Set of tasks:
**A.** Answer these questions using the tokenization guide:
(i) What kind of object does the tokenizer output?
(ii) Into which two tokens does the English word "don't" need to be split?
(iii) In the special case rule for "gimme", what lemma is given to "gim"?
**B.** Pick up the tokenization guide after its last line and keep writing it.

//- 💫 DOCS > USAGE > LINGUISTIC FEATURES > TOKENIZATION

p
    |  Tokenization is the task of splitting a text into meaningful segments,
    |  called #[em tokens].  The input to the tokenizer is a unicode text, and
    |  the output is a #[+api("doc") #[code Doc]] object. To construct a
    |  #[code Doc] object, you need a #[+api("vocab") #[code Vocab]] instance,
    |  a sequence of #[code word] strings, and optionally a sequence of
    |  #[code spaces] booleans, which allow you to maintain alignment of the
    |  tokens into the original string.

include ../_spacy-101/_tokenization

+h(4, "101-data") Tokenizer data

p
    |  #[strong Global] and #[strong language-specific] tokenizer data is
    |  supplied via the language data in
    |  #[+src(gh("spaCy", "spacy/lang")) #[code spacy/lang]].
    |  The tokenizer exceptions define special cases like "don't" in English,
    |  which needs to be split into two tokens: #[code {ORTH: "do"}] and
    |  #[code {ORTH: "n't", LEMMA: "not"}]. The prefixes, suffixes and infixes
    |  mosty define punctuation rules – for example, when to split off periods
    |  (at the end of a sentence), and when to leave token containing periods
    |  intact (abbreviations like "U.S.").

+graphic("/assets/img/language_data.svg")
    include ../../assets/img/language_data.svg

+infobox
    |  For more details on the language-specific data, see the
    |  usage guide on #[+a("/usage/adding-languages") adding languages].

+h(3, "special-cases") Adding special case tokenization rules

p
    |  Most domains have at least some idiosyncrasies that require custom
    |  tokenization rules. This could be very certain expressions, or
    |  abbreviations only used in this specific field.

+aside("Language data vs. custom tokenization")
    |  Tokenization rules that are specific to one language, but can be
    |  #[strong generalised across that language] should ideally live in the
    |  language data in #[+src(gh("spaCy", "spacy/lang")) #[code spacy/lang]] – we
    |  always appreciate pull requests! Anything that's specific to a domain or
    |  text type – like financial trading abbreviations, or Bavarian youth slang
    |  – should be added as a special case rule to your tokenizer instance. If
    |  you're dealing with a lot of customisations, it might make sense to create
    |  an entirely custom subclass.

p
    |  Here's how to add a special case rule to an existing
    |  #[+api("tokenizer") #[code Tokenizer]] instance:

+code.
    import spacy
    from spacy.symbols import ORTH, LEMMA, POS, TAG

    nlp = spacy.load('en')
    doc = nlp(u'gimme that') # phrase to tokenize
    assert [w.text for w in doc] == [u'gimme', u'that'] # current tokenization

    # add special case rule
    special_case = [{ORTH: u'gim', LEMMA: u'give', POS: u'VERB'}, {ORTH: u'me'}]
    nlp.tokenizer.add_special_case(u'gimme', special_case)

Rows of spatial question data

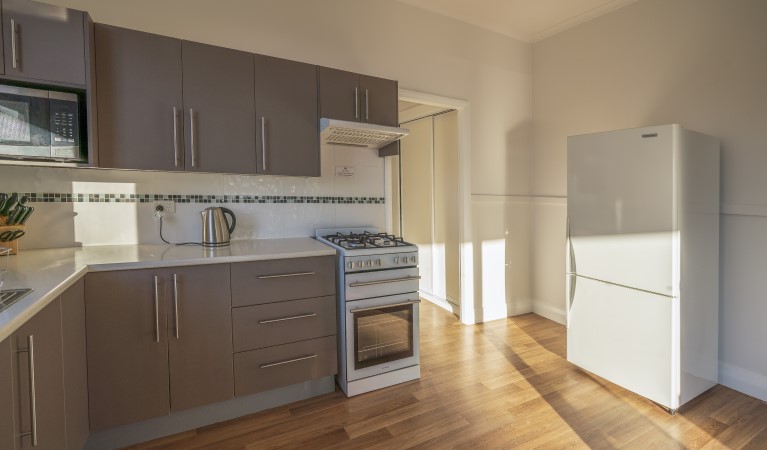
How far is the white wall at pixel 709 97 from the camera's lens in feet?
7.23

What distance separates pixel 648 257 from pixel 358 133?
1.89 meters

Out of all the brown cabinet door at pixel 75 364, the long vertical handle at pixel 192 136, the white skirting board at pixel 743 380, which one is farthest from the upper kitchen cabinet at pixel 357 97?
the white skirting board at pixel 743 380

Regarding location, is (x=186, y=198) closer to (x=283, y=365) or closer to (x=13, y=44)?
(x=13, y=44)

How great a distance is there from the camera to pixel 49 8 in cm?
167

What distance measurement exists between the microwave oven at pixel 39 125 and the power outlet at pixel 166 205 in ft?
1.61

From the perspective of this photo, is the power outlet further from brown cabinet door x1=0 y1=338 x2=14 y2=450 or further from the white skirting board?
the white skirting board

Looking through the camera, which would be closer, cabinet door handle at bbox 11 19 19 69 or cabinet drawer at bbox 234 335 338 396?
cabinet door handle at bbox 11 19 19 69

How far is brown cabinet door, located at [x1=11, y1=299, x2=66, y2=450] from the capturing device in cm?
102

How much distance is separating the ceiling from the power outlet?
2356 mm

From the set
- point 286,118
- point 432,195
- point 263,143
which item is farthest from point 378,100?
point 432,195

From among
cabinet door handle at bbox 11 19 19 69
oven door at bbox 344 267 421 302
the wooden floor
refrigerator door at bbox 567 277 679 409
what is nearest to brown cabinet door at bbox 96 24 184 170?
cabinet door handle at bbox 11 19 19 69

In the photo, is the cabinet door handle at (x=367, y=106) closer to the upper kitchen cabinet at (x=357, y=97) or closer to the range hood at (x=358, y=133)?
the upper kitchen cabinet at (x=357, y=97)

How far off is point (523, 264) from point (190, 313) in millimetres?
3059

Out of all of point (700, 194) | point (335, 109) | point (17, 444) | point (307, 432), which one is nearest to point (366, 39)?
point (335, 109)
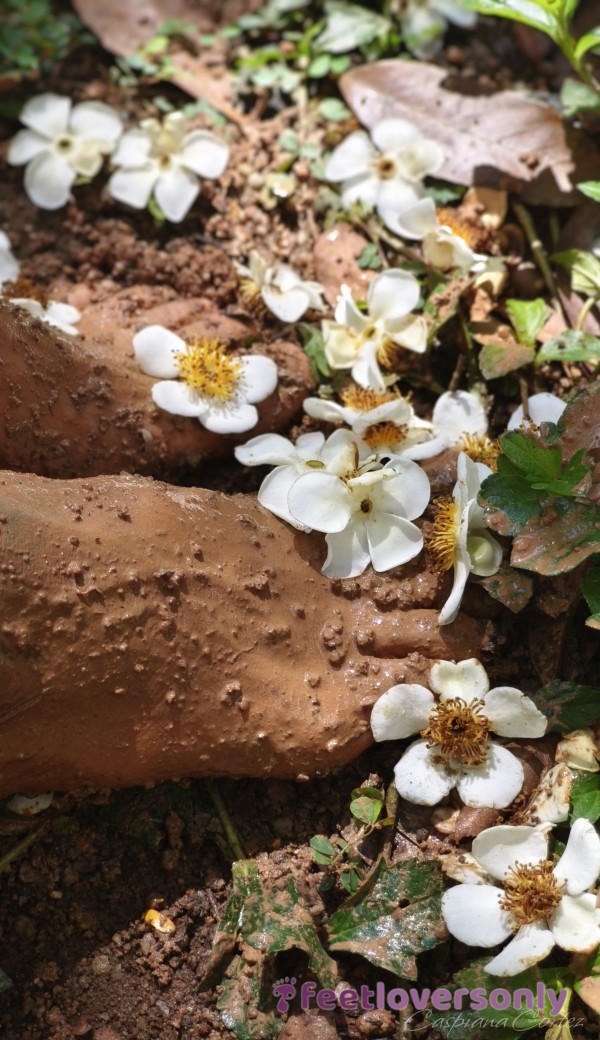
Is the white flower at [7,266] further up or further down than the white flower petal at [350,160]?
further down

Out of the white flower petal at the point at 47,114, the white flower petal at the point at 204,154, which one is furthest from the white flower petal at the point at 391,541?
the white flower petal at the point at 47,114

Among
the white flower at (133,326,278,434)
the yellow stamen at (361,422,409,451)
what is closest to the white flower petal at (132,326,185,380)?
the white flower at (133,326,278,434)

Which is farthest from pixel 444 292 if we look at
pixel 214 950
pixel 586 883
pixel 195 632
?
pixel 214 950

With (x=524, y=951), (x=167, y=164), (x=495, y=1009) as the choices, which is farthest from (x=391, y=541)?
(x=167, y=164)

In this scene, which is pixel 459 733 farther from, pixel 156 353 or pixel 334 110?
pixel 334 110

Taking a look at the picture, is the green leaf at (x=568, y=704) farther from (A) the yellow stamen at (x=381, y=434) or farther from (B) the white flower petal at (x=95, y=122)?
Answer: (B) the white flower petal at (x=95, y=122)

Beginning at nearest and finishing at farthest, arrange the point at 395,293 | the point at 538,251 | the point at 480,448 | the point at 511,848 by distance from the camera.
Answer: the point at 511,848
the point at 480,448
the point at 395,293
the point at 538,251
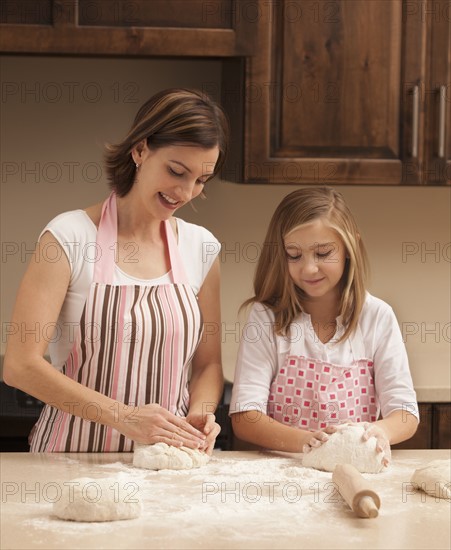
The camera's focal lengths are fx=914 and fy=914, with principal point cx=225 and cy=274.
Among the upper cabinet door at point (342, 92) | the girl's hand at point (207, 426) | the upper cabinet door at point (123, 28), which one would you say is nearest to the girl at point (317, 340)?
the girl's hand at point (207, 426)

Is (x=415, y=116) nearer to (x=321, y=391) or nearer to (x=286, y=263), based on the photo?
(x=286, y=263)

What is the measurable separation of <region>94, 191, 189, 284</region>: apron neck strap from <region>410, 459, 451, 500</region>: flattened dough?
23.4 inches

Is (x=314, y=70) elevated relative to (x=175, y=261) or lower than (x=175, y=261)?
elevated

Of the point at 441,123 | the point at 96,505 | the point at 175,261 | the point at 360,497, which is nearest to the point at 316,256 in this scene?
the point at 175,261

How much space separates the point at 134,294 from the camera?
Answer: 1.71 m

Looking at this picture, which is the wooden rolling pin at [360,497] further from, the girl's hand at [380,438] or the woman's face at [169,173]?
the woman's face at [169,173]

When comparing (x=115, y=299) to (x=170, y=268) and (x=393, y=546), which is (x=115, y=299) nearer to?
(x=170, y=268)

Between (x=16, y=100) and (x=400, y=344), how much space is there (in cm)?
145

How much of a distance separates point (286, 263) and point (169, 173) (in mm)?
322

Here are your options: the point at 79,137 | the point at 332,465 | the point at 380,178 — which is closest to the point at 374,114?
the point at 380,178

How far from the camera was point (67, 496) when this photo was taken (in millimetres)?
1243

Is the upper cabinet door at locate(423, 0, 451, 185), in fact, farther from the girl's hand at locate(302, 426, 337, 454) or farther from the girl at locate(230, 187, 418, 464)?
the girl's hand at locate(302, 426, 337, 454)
==
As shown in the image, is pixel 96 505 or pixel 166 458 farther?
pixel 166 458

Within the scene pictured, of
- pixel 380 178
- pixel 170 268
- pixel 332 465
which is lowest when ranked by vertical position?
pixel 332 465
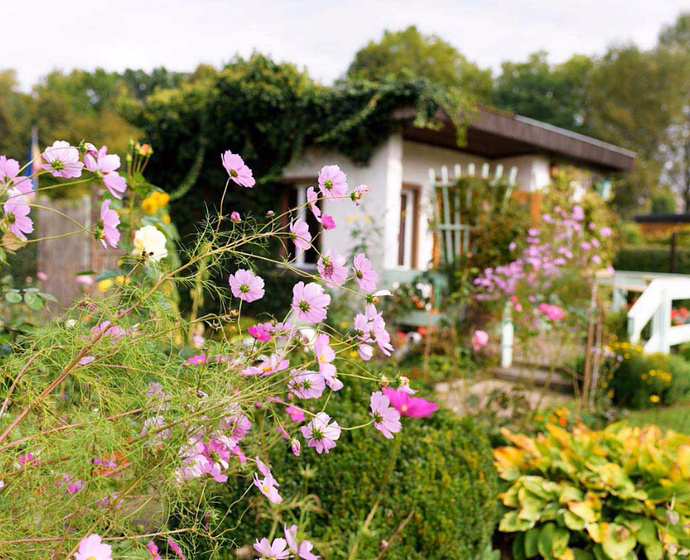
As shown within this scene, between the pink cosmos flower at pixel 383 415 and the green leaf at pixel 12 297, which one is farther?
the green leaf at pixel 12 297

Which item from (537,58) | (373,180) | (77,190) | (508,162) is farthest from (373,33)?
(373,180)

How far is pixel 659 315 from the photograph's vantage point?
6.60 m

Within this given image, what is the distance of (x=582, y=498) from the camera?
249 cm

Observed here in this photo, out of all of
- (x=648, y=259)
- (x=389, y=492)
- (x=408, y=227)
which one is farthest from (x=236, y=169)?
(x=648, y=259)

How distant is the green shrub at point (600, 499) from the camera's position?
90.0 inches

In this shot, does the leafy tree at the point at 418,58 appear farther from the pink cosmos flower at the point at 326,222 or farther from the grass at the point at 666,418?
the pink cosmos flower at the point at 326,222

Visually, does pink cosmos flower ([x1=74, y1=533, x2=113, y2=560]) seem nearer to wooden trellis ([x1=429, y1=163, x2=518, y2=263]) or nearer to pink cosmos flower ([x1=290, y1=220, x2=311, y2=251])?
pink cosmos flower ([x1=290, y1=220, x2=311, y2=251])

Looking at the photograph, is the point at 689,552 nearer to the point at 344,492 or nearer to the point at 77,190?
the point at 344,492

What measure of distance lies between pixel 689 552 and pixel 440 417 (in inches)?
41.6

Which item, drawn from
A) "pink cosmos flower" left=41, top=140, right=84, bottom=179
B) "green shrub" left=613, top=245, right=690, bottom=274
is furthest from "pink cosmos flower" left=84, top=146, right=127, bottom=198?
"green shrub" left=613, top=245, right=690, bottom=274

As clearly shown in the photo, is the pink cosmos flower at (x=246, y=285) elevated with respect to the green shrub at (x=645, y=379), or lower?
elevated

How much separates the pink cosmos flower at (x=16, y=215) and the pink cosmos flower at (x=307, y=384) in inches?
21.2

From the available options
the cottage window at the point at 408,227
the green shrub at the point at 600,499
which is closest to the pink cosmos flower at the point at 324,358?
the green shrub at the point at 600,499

Responses for each task:
**A.**
(i) A Doc object.
(ii) "do" and "n't".
(iii) "give".

**B.**
    assert [w.text for w in nlp(u'gimme that')] == [u'gim', u'me', u'that']
    # Pronoun lemma is returned as -PRON-!
    assert [w.lemma_ for w in nlp(u'gimme that')] == [u'give', u'-PRON-', u'that']

p
    |  For details on spaCy's custom pronoun lemma #[code -PRON-],
    |  #[+a("/usage/#pron-lemma") see here].
    |  The special case doesn't have to match an entire whitespace-delimited
    |  substring. The tokenizer will incrementally split off punctuation, and
    |  keep looking up the remaining substring:

+code.
    assert 'gimme' not in [w.text for w in nlp(u'gimme!')]
    assert 'gimme' not in [w.text for w in nlp(u'("...gimme...?")')]

p
    |  The special case rules have precedence over the punctuation splitting:

+code.
    special_case = [{ORTH: u'...gimme...?', LEMMA: u'give', TAG: u'VB'}]
    nlp.tokenizer.add_special_case(u'...gimme...?', special_case)
    assert len(nlp(u'...gimme...?')) == 1

p
    |  Because the special-case rules allow you to set arbitrary token
    |  attributes, such as the part-of-speech, lemma, etc, they make a good
    |  mechanism for arbitrary fix-up rules. Having this logic live in the
    |  tokenizer isn't very satisfying from a design perspective, however, so
    |  the API may eventually be exposed on the
    |  #[+api("language") #[code Language]] class itself.


+h(3, "how-tokenizer-works") How spaCy's tokenizer works

p
    |  spaCy introduces a novel tokenization algorithm, that gives a better
    |  balance between performance, ease of definition, and ease of alignment
    |  into the original string.

p
    |  After consuming a prefix or infix, we consult the special cases again.
    |  We want the special cases to handle things like "don't" in English, and
    |  we want the same rule to work for "(don't)!". We do this by splitting
    |  off the open bracket, then the exclamation, then the close bracket, and
    |  finally matching the special-case. Here's an implementation of the
    |  algorithm in Python, optimized for readability rather than performance:

+code.
    def tokenizer_pseudo_code(text, special_cases,
                              find_prefix, find_suffix, find_infixes):
        tokens = []
        for substring in text.split(' '):
            suffixes = []
            while substring:
                if substring in special_cases:
                    tokens.extend(special_cases[substring])
                    substring = ''
                elif find_prefix(substring) is not None:
                    split = find_prefix(substring)
                    tokens.append(substring[:split])
                    substring = substring[split:]
                elif find_suffix(substring) is not None:
                    split = find_suffix(substring)
                    suffixes.append(substring[split:])
                    substring = substring[:split]
                elif find_infixes(substring):
                    infixes = find_infixes(substring)
                    offset = 0
                    for match in infixes:
                        tokens.append(substring[offset : match.start()])
                        tokens.append(substring[match.start() : match.end()])
                        offset = match.end()
                    substring = substring[offset:]
                else:
                    tokens.append(substring)
                    substring = ''
            tokens.extend(reversed(suffixes))
        return tokens

p
    |  The algorithm can be summarized as follows:

+list("numbers")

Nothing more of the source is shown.